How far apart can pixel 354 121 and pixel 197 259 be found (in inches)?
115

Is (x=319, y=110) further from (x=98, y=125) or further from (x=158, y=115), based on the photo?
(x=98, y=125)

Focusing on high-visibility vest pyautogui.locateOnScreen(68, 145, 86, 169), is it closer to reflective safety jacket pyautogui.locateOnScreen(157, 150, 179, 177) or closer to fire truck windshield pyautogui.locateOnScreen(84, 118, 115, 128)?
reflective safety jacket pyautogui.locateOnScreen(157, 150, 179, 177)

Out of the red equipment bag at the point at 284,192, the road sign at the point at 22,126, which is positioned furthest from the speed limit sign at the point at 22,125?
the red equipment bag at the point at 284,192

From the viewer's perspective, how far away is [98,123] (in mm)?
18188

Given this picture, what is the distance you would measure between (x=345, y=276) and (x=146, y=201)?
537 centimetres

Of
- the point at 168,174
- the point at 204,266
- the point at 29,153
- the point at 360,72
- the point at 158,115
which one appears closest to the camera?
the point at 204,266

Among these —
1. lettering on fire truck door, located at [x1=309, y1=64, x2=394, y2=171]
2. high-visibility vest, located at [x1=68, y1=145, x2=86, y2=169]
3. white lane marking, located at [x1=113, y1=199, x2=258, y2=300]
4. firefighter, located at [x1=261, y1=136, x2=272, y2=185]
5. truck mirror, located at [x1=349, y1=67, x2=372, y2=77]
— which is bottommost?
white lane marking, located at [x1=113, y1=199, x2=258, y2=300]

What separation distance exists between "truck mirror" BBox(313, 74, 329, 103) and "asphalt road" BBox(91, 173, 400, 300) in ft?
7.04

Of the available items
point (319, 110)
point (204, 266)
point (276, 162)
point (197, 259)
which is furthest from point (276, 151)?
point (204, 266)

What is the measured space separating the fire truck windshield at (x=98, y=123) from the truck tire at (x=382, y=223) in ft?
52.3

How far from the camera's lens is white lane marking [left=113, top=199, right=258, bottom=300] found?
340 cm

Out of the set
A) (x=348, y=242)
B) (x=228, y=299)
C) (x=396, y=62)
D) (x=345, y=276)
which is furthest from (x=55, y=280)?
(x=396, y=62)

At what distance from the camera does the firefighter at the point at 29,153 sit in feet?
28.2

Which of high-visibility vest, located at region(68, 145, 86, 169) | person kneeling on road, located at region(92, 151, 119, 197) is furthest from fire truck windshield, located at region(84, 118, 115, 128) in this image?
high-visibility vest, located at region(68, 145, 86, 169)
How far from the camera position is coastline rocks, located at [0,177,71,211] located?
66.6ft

----

» **EXERCISE OBJECTIVE**:
Update all of the entries above by replacing every instance of "firefighter" with "emergency responder", leaving all other text unchanged.

» **EXPECTED ANSWER**:
How far apart can pixel 354 121 and pixel 197 259 be found (in inches)?
115

Is (x=319, y=110) further from (x=98, y=125) or further from (x=158, y=115), based on the photo?
(x=98, y=125)

Focusing on high-visibility vest pyautogui.locateOnScreen(68, 145, 86, 169), is it closer to reflective safety jacket pyautogui.locateOnScreen(157, 150, 179, 177) or closer to fire truck windshield pyautogui.locateOnScreen(84, 118, 115, 128)?
reflective safety jacket pyautogui.locateOnScreen(157, 150, 179, 177)

Out of the red equipment bag at the point at 284,192, the road sign at the point at 22,126, which is positioned furthest from the speed limit sign at the point at 22,125?
the red equipment bag at the point at 284,192

From the viewer's perspective, how far away is [98,123] (in mm)?
18188

Given this picture, what is the distance you would measure between (x=345, y=276) and (x=146, y=201)?
537 centimetres

Of
- the point at 168,174
- the point at 204,266
- the point at 29,153
- the point at 360,72
- the point at 158,115
which one appears closest to the camera?
the point at 204,266

Among these —
1. lettering on fire truck door, located at [x1=309, y1=64, x2=394, y2=171]
2. high-visibility vest, located at [x1=68, y1=145, x2=86, y2=169]
3. white lane marking, located at [x1=113, y1=199, x2=258, y2=300]
4. emergency responder, located at [x1=261, y1=136, x2=272, y2=185]
5. truck mirror, located at [x1=349, y1=67, x2=372, y2=77]
— which is bottommost?
white lane marking, located at [x1=113, y1=199, x2=258, y2=300]

What separation distance exists between "truck mirror" BBox(313, 74, 329, 103) and "asphalt road" BBox(91, 173, 400, 300) in ft?
7.04

Of the available items
point (319, 110)
point (204, 266)
point (276, 162)
point (197, 259)
which is furthest from point (276, 151)?
point (204, 266)

What is the measured space separating the fire truck windshield at (x=98, y=123) from the truck tire at (x=382, y=223) in ft?
52.3

How far from the camera's lens is white lane marking [left=113, top=199, right=258, bottom=300] found?
340 cm

Out of the set
A) (x=348, y=242)
B) (x=228, y=299)
C) (x=396, y=62)
D) (x=345, y=276)
which is furthest from (x=55, y=280)?
(x=396, y=62)

At what distance from the camera does the emergency responder at the point at 29,153 sit in feet?
28.2

Which of high-visibility vest, located at region(68, 145, 86, 169) | person kneeling on road, located at region(92, 151, 119, 197) is furthest from fire truck windshield, located at region(84, 118, 115, 128) in this image?
high-visibility vest, located at region(68, 145, 86, 169)
How far from the camera position is coastline rocks, located at [0,177,71,211] located?
66.6ft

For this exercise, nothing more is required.